The narrow "therapeutic window" of anti-tumour therapy may be the result of drug metabolism leading to the activation or detoxification of antitumour agents. The aim of this work is to examine (i) whether the diminished toxicity of a potent antitumour drug, C-1748, 9-(2'-hydroxyethylamino)-4-methyl-1-nitroacridine, compared with its 4-demethyl analogue, C-857, results from the differences between the metabolic pathways for the two compounds and (ii) the impact of reducing and/or hypoxic conditions on studied metabolism. We investigated the metabolites of C-1748 and C-857 formed in rat and human liver microsomes, with human P450 reductase (POR) and in HepG2 cells under normoxia and hypoxia. The elimination rate of C-1748 from POR knockout mice (HRN) was also evaluated. Three products, 1-amino-9-hydroxyethylaminoacridine, 1-aminoacridinone and a compound with an additional 6-membered ring, were identified for C-1748 and C-857 in all studied metabolic systems. The new metabolite was found in HepG2 cells. We showed that metabolic rate and the reactivity of metabolites of C-1748 were considerably lower than those of C-857, in all investigated metabolic models. Compared with metabolism under normoxia, cellular metabolism under hypoxia led to higher levels of 1-aminoacridine and aza-acridine derivatives of both compounds and of the 6-membered ring metabolite of C-1748. In conclusion, the crucial role of hypoxic conditions and the direct involvement of POR in the metabolism of both compounds were demonstrated. Compared with C-857, the low reactivity of C-1748 and the stability of its metabolites are postulated to contribute significantly to the diminished toxicity of this compound observed in animals.

The imidazoacridinone antitumor drug, C-1311, is metabolized by flavin monooxygenases but not by cytochrome P450s.
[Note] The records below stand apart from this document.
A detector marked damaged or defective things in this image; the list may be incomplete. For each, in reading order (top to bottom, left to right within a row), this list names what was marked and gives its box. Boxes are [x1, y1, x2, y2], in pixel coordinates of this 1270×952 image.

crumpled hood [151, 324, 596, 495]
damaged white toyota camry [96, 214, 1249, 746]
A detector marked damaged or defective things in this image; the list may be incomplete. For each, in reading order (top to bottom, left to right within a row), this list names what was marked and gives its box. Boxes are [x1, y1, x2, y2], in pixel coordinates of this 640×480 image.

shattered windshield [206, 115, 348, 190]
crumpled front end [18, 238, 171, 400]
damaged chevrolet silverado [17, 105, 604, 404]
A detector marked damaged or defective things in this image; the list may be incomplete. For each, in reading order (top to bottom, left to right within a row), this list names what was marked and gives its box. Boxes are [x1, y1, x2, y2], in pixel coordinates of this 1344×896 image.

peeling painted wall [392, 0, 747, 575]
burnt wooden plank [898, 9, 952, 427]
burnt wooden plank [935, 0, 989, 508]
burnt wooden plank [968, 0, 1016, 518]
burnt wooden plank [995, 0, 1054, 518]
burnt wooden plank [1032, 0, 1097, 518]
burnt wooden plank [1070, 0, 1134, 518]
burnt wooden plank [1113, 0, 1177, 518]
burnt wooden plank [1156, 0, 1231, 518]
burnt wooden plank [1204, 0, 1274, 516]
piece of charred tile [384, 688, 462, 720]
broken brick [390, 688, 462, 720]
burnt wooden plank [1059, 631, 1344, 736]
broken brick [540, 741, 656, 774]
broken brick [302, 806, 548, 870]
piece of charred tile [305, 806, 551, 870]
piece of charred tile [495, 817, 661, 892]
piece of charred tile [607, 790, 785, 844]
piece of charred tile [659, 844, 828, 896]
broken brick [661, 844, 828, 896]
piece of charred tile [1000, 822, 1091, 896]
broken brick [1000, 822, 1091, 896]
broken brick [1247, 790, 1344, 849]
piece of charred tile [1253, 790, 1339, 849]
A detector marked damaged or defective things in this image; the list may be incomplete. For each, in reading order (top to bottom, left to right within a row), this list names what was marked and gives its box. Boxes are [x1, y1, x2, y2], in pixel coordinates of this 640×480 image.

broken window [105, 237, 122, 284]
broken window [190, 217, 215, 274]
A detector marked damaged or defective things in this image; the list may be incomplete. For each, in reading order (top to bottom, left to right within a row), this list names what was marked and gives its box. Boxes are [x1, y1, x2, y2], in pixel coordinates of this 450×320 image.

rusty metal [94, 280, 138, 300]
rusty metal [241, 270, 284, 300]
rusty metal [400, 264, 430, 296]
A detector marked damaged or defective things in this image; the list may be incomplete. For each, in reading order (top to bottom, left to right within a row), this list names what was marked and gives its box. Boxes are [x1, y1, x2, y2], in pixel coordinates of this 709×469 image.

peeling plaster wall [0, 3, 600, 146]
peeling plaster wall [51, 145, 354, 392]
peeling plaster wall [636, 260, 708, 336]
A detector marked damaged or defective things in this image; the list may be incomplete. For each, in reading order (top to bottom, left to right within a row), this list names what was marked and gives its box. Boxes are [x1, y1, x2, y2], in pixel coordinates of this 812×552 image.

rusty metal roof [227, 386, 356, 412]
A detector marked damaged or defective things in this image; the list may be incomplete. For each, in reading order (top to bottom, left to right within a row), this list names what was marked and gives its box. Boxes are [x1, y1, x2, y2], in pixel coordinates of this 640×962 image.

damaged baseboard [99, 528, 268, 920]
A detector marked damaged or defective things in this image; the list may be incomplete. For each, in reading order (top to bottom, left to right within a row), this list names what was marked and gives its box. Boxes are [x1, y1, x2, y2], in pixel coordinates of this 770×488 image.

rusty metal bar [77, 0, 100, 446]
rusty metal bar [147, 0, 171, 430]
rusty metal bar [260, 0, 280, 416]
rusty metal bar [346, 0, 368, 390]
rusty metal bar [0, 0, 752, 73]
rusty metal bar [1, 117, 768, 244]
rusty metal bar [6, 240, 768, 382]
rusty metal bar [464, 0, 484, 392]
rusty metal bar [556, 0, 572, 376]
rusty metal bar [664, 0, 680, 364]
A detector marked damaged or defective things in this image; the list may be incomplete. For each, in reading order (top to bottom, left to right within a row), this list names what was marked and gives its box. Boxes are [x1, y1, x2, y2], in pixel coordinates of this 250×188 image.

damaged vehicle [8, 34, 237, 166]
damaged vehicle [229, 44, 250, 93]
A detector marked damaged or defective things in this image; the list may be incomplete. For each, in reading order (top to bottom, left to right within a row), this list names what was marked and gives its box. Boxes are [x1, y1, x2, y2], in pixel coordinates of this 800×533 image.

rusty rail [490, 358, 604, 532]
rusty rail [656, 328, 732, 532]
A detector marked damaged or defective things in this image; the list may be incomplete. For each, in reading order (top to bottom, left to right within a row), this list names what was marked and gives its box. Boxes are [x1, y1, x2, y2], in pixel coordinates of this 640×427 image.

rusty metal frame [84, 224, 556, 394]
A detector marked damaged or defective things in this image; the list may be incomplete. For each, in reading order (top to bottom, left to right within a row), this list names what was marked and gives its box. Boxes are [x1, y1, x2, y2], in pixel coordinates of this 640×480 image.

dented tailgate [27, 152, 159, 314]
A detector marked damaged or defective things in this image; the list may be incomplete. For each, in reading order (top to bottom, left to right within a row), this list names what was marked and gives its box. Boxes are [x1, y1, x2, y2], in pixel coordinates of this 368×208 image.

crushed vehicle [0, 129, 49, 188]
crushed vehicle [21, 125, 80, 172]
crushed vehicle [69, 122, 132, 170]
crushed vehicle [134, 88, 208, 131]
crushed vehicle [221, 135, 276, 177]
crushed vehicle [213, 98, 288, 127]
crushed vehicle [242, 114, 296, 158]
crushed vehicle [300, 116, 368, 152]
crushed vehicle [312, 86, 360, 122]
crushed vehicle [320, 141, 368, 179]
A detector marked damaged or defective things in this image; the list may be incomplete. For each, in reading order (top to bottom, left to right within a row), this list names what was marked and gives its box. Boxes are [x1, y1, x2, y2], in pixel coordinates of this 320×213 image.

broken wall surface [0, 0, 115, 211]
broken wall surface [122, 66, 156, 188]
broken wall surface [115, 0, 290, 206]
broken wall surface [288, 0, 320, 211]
5-Diethylaminoethylamino-8-hydroxyimidazoacridinone (C-1311) is an antitumor agent that is also active against autoimmune diseases. The intention of the present studies was to elucidate the role of selected liver enzymes in metabolism of C-1311 and the less active 8-methyl derivative, 5-diethylaminoethylamino-8-methoxyimidazoacridinone (C-1330). Compounds were incubated with rat liver microsomal fraction, with a set of 16 human liver protein samples, and with human recombinant isoenzymes of cytochrome P450, flavin monooxygenases (FMO), and UDP-glucuronosyltransferase (UGT). Our results showed that C-1311 and C-1330 were metabolized with human liver microsomal enzymes but not with any tested human recombinant cytochromes P450 (P450s). Two of these, CYP1A2 and CYP3A4, were inhibited by both compounds. In addition, results of C-1311 elimination from hepatic reductase-null mice, in which liver NADPH-P450 oxidoreductase has been deleted indicated that liver P450s were slightly engaged in drug transformation. In contrast, both compounds were good substrates for human recombinant FMO1 and FMO3 but not for FMO5. The product of FMO metabolism, P(FMO), which is identified as an N-oxide derivative, was identical to P3(R) of liver microsomes. P3(R) was observed even in the presence of the P450 inhibitor, 1-aminobenzotriazole, and it disappeared after heating. Therefore, FMO enzymes could be responsible for microsomal metabolism to P3(R) = P(FMO). Glucuronidation on the 8-hydroxyl group of C-1311 was observed with liver microsomes supported by UDP-glucuronic acid and with recombinant UGT1A1, but it was not the case with UGT2B7. Summing up, we showed that, whereas liver P450 isoenzymes were involved in the metabolism of C-1311 to a limited extent, FMO plays a significant role in the microsomal transformations of this compound, which is also a specific substrate of UGT1A1.